- Born: Louise Félicité Julie Reynders 9 September 1821 Brussels
- Died: 22 April 1874 (aged 52) Paris
- Other names: Louise Le Ghait
- Occupation: Photographer
- Years active: 1850s

= Louise Leghait =

Belgian photographer (1821–1874)

Louise Leghait, also known as Louise Le Ghait (9 September 1821 - 22 April 1874), was a Belgian photographer active during the 1850s in Brussels and Paris. She is considered to be the first Belgian woman who worked as an amateur photographer.

== Personal life ==
Louise Félicité Julie Reynders was born on 9 September 1821 in Brussels. She was the daughter of Jean Paul Ferdinand Reynders, a Brussels-based merchant born in Amsterdam in 1795 who married in Tournai in 1818. In 1840, at the age of eighteen, she married Gustave Nicolas François Leghait, a landowner, in Saint-Josse-ten-Noode and had three children with him: Alfred (1841) who became the Belgian Ambassador to France in 1903, Jenny (1843) and Raoul (1845).

== Photography ==
In the mid-1850s, Louise Leghait emerged as a photographer in Brussels under the name Madame Leghait. She is considered to be Belgium's first female calotypist and amateur photographer. In 1856, she became the first woman member of the Société française de photographie. Shortly afterwards, she was awarded a medal at the l'Exposition des arts industriels de Bruxelles (Brussels Industrial Arts Exhibition), along with her male counterparts Constant Delessert, Louis Désiré Blanquart-Evrard and Louis Adolphe Humbert de Molard.

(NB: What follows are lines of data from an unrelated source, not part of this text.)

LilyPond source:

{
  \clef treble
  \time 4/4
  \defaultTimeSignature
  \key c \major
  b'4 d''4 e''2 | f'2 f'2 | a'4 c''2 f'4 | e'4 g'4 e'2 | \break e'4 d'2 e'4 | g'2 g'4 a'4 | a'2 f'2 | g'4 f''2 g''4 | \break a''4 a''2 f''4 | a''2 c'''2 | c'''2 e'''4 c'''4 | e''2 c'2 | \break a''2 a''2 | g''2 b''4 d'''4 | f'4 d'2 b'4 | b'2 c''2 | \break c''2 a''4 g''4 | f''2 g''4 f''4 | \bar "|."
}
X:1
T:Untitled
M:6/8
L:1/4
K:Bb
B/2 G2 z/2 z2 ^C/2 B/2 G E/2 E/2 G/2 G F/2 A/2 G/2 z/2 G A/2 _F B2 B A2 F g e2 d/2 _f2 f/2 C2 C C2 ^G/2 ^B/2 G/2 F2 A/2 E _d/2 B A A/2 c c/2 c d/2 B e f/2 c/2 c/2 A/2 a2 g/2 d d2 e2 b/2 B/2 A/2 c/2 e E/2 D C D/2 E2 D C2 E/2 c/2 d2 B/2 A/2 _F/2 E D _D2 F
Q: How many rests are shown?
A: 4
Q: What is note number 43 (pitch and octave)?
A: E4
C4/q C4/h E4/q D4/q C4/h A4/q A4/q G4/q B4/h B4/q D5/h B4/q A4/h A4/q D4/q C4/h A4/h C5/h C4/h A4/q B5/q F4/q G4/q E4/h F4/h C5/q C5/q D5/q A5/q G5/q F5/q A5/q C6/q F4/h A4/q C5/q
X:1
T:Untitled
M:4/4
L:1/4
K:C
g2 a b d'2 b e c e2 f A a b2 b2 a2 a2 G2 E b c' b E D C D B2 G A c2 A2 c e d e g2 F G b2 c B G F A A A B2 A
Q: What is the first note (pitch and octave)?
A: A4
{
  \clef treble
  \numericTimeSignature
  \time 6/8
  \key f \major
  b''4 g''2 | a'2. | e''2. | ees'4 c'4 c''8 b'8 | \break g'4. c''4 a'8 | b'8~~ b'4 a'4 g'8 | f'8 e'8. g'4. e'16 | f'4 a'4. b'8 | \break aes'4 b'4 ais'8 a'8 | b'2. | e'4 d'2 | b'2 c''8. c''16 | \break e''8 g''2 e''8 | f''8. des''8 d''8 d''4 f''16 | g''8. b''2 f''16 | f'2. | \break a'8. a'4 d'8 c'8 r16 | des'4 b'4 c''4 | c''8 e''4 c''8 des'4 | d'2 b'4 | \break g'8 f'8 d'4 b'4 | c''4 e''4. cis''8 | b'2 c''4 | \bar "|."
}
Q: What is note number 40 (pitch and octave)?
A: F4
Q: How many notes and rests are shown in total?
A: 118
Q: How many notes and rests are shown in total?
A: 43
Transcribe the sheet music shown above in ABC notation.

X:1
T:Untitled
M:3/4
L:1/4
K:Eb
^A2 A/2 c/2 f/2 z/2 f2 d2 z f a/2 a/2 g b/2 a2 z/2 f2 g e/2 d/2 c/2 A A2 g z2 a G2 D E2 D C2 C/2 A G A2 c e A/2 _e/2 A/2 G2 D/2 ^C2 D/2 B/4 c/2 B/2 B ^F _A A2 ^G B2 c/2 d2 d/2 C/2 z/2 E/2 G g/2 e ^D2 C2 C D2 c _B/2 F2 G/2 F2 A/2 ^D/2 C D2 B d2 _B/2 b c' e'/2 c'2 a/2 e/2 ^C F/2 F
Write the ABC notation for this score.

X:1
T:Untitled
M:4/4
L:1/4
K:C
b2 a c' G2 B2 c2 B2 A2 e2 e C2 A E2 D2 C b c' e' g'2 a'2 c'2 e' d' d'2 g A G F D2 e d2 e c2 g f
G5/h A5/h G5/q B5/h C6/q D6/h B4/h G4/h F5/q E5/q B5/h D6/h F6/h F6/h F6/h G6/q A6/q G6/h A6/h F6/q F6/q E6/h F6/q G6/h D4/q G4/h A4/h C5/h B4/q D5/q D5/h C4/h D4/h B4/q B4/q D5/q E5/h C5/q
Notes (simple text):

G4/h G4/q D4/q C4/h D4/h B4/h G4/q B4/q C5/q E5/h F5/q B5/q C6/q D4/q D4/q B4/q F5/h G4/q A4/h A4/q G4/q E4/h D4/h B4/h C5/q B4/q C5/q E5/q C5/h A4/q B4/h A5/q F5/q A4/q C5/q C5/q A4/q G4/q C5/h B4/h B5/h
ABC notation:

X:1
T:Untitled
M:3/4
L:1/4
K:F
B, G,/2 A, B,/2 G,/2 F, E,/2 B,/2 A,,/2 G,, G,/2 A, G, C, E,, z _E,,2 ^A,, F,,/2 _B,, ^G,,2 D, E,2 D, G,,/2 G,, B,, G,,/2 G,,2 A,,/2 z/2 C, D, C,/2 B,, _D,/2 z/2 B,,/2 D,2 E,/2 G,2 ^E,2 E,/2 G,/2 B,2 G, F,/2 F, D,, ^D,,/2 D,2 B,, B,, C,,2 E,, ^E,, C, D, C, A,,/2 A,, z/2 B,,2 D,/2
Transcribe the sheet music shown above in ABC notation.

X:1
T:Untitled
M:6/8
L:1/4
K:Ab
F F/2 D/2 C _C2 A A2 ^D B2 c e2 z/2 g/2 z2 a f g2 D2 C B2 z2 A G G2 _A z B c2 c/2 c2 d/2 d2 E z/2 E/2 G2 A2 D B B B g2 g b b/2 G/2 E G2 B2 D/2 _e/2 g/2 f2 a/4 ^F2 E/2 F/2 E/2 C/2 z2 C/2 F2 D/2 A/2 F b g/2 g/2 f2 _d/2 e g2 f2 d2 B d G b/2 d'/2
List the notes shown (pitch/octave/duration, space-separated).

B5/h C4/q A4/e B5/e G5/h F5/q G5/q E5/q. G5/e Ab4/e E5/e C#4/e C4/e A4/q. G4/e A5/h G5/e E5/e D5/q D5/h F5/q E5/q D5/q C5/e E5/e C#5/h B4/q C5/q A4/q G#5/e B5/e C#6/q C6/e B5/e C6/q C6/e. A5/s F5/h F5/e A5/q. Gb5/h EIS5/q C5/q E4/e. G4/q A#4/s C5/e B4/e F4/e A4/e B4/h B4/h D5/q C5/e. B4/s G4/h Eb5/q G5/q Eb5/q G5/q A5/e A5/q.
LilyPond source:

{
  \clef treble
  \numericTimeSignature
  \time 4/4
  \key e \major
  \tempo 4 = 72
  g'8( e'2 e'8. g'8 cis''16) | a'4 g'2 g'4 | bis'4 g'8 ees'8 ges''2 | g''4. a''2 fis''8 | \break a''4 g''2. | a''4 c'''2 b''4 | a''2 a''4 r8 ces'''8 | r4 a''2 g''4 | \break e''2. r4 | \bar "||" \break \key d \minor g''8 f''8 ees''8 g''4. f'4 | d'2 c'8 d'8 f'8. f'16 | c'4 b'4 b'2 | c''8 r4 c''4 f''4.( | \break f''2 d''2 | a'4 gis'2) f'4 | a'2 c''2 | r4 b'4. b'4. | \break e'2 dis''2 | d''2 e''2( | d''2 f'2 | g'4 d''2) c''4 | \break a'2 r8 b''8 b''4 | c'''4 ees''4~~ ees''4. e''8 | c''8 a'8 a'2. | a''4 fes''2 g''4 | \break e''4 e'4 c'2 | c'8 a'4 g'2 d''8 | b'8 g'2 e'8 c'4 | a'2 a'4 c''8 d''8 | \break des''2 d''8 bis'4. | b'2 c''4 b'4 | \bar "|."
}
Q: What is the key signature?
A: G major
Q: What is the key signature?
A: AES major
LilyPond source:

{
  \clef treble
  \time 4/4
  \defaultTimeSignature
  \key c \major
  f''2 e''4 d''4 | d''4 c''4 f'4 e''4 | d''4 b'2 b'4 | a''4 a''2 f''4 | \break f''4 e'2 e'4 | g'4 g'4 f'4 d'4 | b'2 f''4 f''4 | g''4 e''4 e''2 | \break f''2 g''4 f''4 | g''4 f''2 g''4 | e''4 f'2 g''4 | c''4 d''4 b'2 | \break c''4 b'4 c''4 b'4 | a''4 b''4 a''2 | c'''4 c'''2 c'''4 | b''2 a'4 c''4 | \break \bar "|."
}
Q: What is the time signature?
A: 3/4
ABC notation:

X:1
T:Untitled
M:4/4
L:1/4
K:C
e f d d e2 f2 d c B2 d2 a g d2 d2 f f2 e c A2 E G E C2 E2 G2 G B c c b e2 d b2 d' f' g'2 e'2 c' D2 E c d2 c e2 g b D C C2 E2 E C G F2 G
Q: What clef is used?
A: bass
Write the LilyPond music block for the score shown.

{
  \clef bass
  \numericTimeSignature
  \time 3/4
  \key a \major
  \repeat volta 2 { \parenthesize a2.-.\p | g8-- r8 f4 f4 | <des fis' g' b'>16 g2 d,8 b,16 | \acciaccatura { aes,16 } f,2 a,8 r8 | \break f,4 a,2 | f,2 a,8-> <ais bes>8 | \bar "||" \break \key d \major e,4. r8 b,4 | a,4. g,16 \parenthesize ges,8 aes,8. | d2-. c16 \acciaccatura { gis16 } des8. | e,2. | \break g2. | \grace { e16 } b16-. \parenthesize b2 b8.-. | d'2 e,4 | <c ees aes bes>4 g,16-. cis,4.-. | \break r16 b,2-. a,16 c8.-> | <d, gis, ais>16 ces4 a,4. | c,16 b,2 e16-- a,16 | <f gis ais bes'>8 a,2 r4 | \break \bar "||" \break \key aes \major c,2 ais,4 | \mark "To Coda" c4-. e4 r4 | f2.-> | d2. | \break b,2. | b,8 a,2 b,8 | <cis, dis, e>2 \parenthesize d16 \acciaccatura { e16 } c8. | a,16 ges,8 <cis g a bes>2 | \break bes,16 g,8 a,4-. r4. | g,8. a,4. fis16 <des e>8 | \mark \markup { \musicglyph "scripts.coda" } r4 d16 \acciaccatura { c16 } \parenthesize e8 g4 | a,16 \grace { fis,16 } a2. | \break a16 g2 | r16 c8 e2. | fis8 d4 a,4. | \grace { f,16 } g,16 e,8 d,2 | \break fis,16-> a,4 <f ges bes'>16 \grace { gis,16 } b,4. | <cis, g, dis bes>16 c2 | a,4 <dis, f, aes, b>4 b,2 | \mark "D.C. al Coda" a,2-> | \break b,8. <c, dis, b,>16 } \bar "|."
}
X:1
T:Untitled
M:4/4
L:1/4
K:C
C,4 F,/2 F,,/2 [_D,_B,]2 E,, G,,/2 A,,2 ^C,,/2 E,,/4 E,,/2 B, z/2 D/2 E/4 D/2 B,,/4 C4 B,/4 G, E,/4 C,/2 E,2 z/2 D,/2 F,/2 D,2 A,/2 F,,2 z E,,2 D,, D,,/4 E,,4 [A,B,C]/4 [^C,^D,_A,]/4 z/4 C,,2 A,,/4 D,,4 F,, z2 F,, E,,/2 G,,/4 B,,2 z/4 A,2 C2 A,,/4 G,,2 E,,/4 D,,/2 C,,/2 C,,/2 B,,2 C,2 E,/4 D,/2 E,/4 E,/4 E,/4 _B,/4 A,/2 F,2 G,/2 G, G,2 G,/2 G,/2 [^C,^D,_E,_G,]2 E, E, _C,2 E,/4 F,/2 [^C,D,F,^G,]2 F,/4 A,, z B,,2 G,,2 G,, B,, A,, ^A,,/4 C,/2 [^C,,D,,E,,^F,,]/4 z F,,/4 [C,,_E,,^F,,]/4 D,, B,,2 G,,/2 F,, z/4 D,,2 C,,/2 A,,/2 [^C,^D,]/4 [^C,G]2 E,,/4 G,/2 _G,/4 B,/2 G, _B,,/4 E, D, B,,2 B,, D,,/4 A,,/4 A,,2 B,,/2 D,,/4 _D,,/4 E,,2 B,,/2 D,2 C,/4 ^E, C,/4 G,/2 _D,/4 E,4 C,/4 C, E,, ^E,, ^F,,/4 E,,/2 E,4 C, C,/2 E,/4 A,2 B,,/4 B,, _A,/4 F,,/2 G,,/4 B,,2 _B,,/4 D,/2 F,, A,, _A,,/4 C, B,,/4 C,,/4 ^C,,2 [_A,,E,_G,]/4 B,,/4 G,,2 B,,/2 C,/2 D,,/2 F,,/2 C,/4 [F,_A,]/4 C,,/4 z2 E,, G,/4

The following year, she presented a series of photographic views of Mechelen, Brussels and Antwerp on at the second exhibition of the Société française de photographie. The press noted that Belgium was represented by "une dame, un artiste véritable, Mme Leghait, tient le premier rang" (Mme Leghait, a woman and artist of first rank), praised her technical skill, "all the more remarkable in a woman of the world who is guided only by her love of art" stating that she "exhibited pieces that closely resemble English photographs in terms of finesse and sharpness of line". After this date, few traces of her work remain.

== Later life ==
Her youngest son Raoul died in 1871, aged only twenty-five, and her husband died the following year. Louise Leghait died two years later at her home at 12 rond-point des Champs-Élysées in Paris on 22 April 1874.

== Collections ==
Prints held by the Société française de photographie.

== Exhibitions ==

- November 1981 - February 1982. La Femme artiste: d'Elisabeth Vigée-Lebrun à Rosa Bonheur, Mont-de-Marsan, musée Despiau-Wlérick, donjon Lacataye
- 4 October 2015 - 24 January 2016. Qui a peur des femmes photographes? Paris, musée d'Orsay, musée de l'Orangerie. Works lent by the Société française de photographie.